Leave out the pictures and return every entry exactly as it appears.

━━━━━ Task inputs

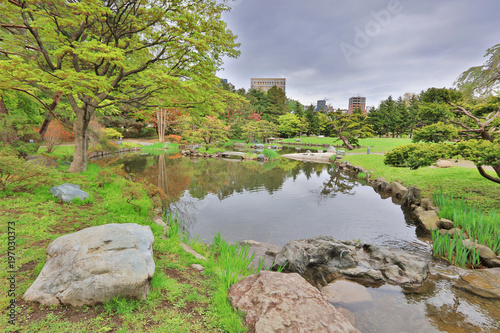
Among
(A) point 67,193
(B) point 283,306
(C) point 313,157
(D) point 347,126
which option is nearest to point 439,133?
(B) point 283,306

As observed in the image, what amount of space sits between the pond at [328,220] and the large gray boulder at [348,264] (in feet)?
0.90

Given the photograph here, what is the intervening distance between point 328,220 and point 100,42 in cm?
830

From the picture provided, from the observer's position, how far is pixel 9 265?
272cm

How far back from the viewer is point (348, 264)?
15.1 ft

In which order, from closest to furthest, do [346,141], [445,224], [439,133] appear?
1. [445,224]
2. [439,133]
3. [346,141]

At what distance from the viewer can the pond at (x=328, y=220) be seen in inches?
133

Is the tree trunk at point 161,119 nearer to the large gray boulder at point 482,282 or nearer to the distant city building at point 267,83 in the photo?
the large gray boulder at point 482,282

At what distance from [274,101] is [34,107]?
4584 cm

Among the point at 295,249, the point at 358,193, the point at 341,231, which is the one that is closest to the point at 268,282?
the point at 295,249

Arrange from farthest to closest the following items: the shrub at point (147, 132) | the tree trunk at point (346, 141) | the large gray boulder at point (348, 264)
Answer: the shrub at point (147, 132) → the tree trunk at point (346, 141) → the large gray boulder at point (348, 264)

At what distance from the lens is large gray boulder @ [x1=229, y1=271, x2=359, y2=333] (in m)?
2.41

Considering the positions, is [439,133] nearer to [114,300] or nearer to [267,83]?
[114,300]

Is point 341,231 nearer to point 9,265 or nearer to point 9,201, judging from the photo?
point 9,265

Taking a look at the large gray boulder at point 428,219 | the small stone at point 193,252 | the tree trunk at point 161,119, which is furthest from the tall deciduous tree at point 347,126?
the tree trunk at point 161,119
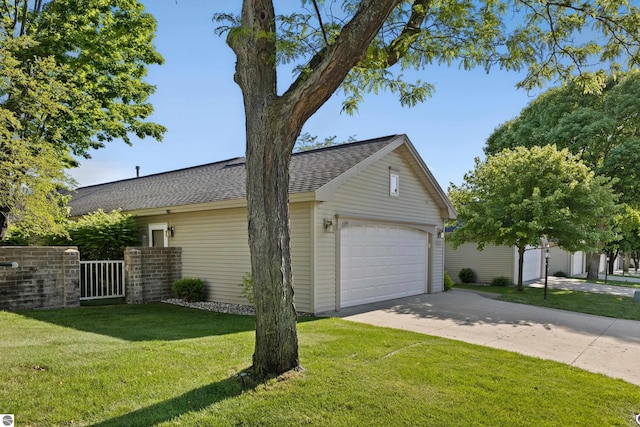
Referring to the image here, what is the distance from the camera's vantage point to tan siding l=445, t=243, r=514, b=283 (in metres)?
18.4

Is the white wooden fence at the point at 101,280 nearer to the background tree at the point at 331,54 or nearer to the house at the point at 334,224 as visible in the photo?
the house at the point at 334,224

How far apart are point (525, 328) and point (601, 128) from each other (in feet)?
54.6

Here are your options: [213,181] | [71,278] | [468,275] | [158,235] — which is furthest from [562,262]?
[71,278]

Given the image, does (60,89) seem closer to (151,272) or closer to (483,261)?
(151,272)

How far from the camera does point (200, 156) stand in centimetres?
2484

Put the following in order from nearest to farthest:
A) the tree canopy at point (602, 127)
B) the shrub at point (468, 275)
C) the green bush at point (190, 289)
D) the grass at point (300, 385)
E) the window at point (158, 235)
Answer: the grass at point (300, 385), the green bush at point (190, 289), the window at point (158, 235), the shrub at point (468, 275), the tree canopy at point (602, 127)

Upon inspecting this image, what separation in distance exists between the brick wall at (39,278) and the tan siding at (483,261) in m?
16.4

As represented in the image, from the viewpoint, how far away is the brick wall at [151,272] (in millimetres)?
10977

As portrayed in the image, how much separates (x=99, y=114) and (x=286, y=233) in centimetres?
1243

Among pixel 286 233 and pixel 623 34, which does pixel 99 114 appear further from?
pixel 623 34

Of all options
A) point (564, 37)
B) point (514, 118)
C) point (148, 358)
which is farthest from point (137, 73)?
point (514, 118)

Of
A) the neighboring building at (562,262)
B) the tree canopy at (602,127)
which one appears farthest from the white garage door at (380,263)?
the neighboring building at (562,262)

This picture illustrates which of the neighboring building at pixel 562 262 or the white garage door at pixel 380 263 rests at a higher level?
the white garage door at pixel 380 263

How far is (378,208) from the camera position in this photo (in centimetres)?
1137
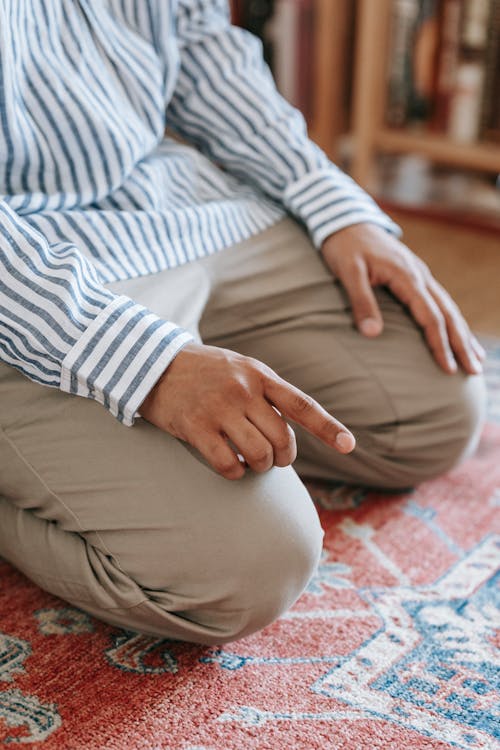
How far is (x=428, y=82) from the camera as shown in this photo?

━━━━━━━━━━

Task response –
Among
(A) point 67,193
(B) point 283,306
(C) point 313,157
(D) point 347,126
which option is nearest to point 439,133?
(B) point 283,306

As observed in the image, what amount of space sits between the pond at [328,220] and the large gray boulder at [348,264] (in feet)?
0.90

Given the photograph here, what is the intervening distance between point 328,220 and point 100,42 in cm?
830

From the picture provided, from the observer's position, how far is pixel 9 265?
272cm

How far back from the viewer is point (348, 264)?
15.1 ft

In which order, from closest to furthest, do [346,141], [445,224], [439,133] appear?
1. [445,224]
2. [439,133]
3. [346,141]

At what distance from the viewer can the pond at (x=328, y=220) be seen in inches?
133

Is the tree trunk at point 161,119 nearer to the large gray boulder at point 482,282 or nearer to the distant city building at point 267,83 in the photo?
the large gray boulder at point 482,282

At what distance from [274,101] is [34,107]?
4584 cm

Among the point at 295,249, the point at 358,193, the point at 341,231, which is the one that is closest to the point at 268,282?
the point at 295,249

Arrange from farthest to closest the following items: the shrub at point (147, 132) | the tree trunk at point (346, 141) | the large gray boulder at point (348, 264)
Answer: the shrub at point (147, 132) → the tree trunk at point (346, 141) → the large gray boulder at point (348, 264)

At what distance from the lens is large gray boulder @ [x1=229, y1=271, x2=359, y2=333] (in m)?
2.41

Considering the positions, is [439,133] nearer to [114,300] or nearer to [267,83]?
[114,300]

Is point 341,231 nearer to point 9,265 or nearer to point 9,201, judging from the photo?
point 9,265

Taking a look at the large gray boulder at point 428,219 | the small stone at point 193,252 | the tree trunk at point 161,119, which is furthest from the tall deciduous tree at point 347,126?
the tree trunk at point 161,119
Referring to the image here, what is the distance from the camera's vantage point to tan siding l=445, t=243, r=514, b=283 (in metres)?
18.4

Is the white wooden fence at the point at 101,280 nearer to the background tree at the point at 331,54 or nearer to the house at the point at 334,224 as visible in the photo?
the house at the point at 334,224

How far apart are point (525, 328) and point (601, 128) from each other (in feet)?
54.6

Here are your options: [213,181] | [71,278] | [468,275] | [158,235] — which is furthest from [562,262]?
[71,278]

Given the image, does (60,89) seem closer to (151,272) or closer to (483,261)?
(151,272)

How far from the camera does point (200, 156) stand in centimetres?
2484

Put the following in order from nearest to farthest:
A) the tree canopy at point (602, 127)
B) the shrub at point (468, 275)
C) the green bush at point (190, 289)
D) the grass at point (300, 385)
E) the window at point (158, 235)
Answer: the grass at point (300, 385), the green bush at point (190, 289), the window at point (158, 235), the shrub at point (468, 275), the tree canopy at point (602, 127)

Upon inspecting this image, what separation in distance exists between the brick wall at (39,278) and the tan siding at (483,261) in m?
16.4

As represented in the image, from the viewpoint, how far away is the brick wall at [151,272] (in millimetres)?
10977

As portrayed in the image, how much separates (x=99, y=114) and (x=286, y=233) in centimetres?
1243

Among pixel 286 233 and pixel 623 34, which does pixel 99 114 appear further from?
pixel 623 34

Of all options
A) point (564, 37)
B) point (514, 118)
C) point (148, 358)
which is farthest from point (137, 73)?
point (514, 118)

Of
A) the neighboring building at (562,262)
B) the tree canopy at (602,127)
which one appears farthest from the white garage door at (380,263)?
the neighboring building at (562,262)

This picture illustrates which of the neighboring building at pixel 562 262 or the white garage door at pixel 380 263 rests at a higher level?
the white garage door at pixel 380 263

How far is (378,208) from the camera position in this photo (in centimetres)?
1137
How far is (x=428, y=82) from the camera as shown in this photo?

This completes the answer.